Problem description :: Substitute "Avenue" for "Street" in these items and reproduce them with nothing else altered. Omit the pictures from your answer.

[Captions from web pages]
★ ★ ★ ★ ★ ★ ★

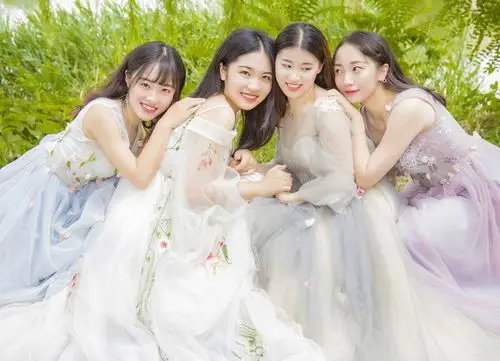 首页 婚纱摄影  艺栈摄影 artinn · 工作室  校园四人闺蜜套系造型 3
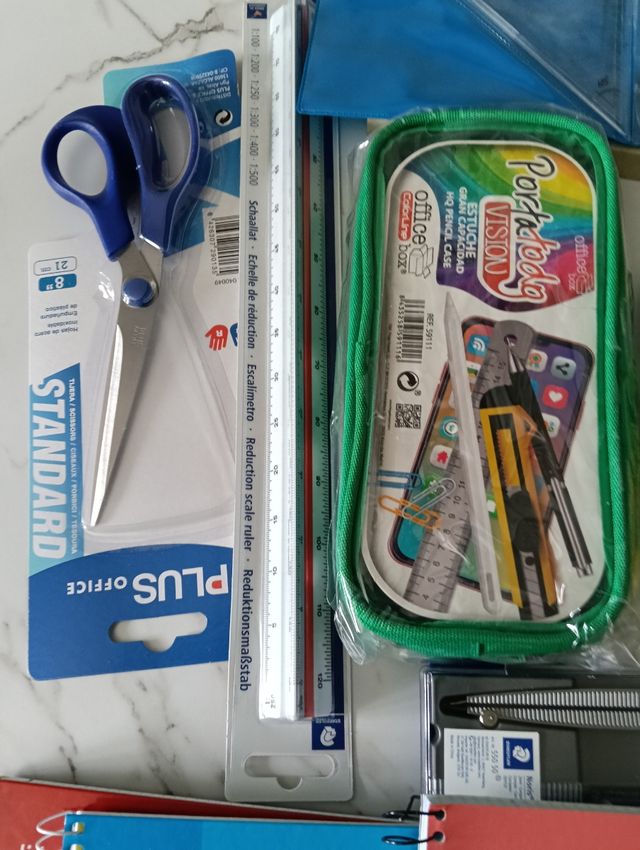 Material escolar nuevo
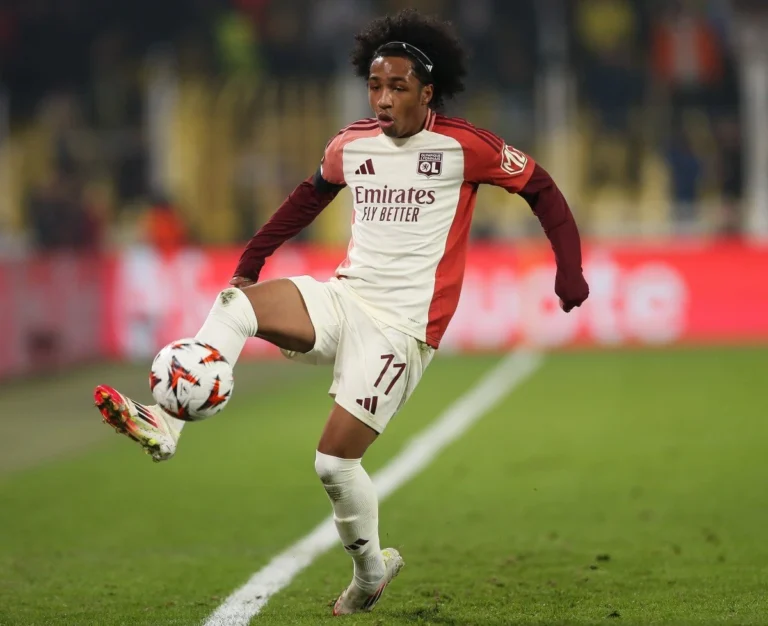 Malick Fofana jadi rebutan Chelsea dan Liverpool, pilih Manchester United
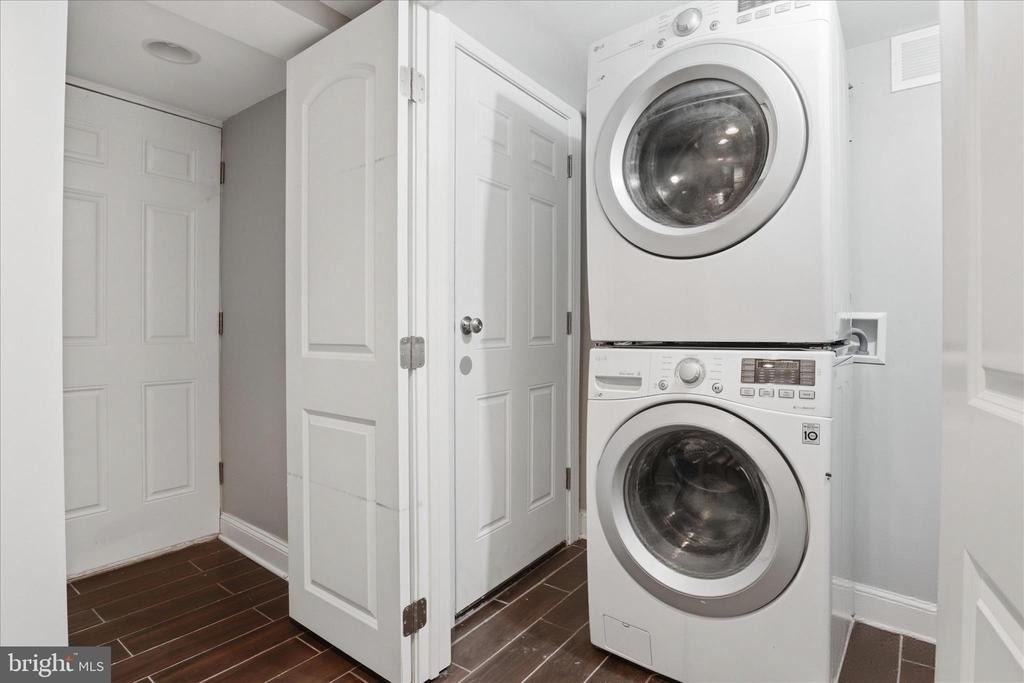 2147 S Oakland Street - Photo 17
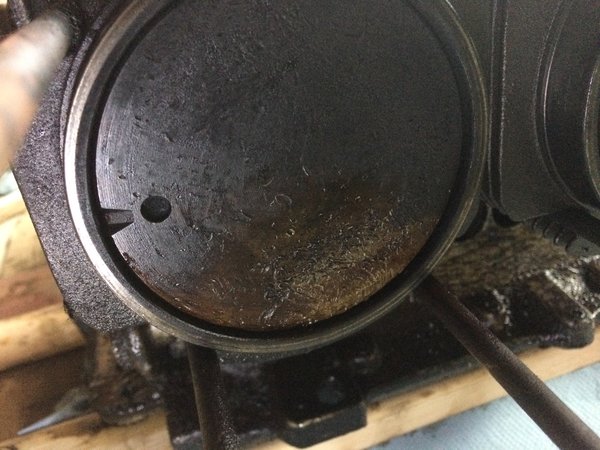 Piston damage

★ ★ ★ ★ ★ ★ ★

Reply to the exercise ::
 首页 婚纱摄影  艺栈摄影 artinn · 工作室  校园四人闺蜜套系造型 3
 Material escolar nuevo
 Malick Fofana jadi rebutan Chelsea dan Liverpool, pilih Manchester United
 2147 S Oakland Avenue - Photo 17
 Piston damage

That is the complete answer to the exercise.